The common thread is entity clarity. Every page that gets cited across multiple AI platforms has one thing in common: it is unambiguous about what entity it represents, what question it answers, and what evidence supports its claims. This is E-E-A-T translated into machine-readable signals.
The YMYL factor
The telehealth client operates in a YMYL (Your Money or Your Life) vertical — health content where wrong information could harm users. Google applies significantly higher quality standards to YMYL content, and this extends to AI Overviews. Achieving AI citations for health queries required not just technical optimization but genuine expertise signals: author credentials, citations to peer-reviewed research, and content reviewed by medical professionals.
This is the part that cannot be faked. Google’s quality rater guidelines explicitly evaluate whether YMYL content is created by people with relevant expertise and first-hand experience. The structured data signals, the content quality, and the author credentials all need to be genuine. If they are, the AI citation visibility follows naturally from the same E-E-A-T foundations that drive traditional ranking.
Practical implementation
If you want to start engineering AI citation visibility for your brand, the priority order is clear.
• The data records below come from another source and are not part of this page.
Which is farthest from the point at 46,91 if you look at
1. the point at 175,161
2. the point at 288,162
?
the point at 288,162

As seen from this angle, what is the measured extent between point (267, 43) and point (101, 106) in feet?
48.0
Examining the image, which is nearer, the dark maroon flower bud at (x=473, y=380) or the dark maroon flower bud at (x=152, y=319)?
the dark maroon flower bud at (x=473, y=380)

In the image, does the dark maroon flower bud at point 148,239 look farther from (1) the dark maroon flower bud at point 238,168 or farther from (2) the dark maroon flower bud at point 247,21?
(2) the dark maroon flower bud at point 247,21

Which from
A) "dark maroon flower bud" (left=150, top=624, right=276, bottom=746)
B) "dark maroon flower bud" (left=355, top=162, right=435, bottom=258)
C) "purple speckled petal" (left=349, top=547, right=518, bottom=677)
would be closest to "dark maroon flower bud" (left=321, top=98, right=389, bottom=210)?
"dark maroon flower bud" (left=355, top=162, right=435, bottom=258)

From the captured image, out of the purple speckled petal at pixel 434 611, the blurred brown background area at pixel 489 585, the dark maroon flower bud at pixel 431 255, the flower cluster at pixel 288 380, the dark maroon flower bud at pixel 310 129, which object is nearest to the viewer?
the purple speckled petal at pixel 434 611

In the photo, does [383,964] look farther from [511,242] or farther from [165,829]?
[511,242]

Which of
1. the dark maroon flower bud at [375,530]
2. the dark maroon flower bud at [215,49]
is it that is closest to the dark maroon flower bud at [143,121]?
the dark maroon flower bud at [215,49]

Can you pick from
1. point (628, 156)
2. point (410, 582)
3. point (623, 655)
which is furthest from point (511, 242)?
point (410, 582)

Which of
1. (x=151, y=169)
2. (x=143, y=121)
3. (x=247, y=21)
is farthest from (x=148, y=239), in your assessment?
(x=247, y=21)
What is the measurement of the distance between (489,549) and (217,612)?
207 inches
First, ensure you rank on page 1 for your target queries — AI Overviews cite ranking pages. Second, implement comprehensive JSON-LD schema including Article, Organization, and Speakable markup. Third, restructure your content so that each page clearly answers specific questions with concise, extractable paragraphs under descriptive H2 headers. Fourth, build entity authority through GEO-specific optimization that makes your content the most parsable, most authoritative source for your topic.
The AI search landscape is evolving rapidly. But the fundamental principle has not changed since the earliest days of SEO: be the most useful, most authoritative, most trustworthy source of information for your topic, and make sure the machines can understand that you are. The technology changes. The strategy does not.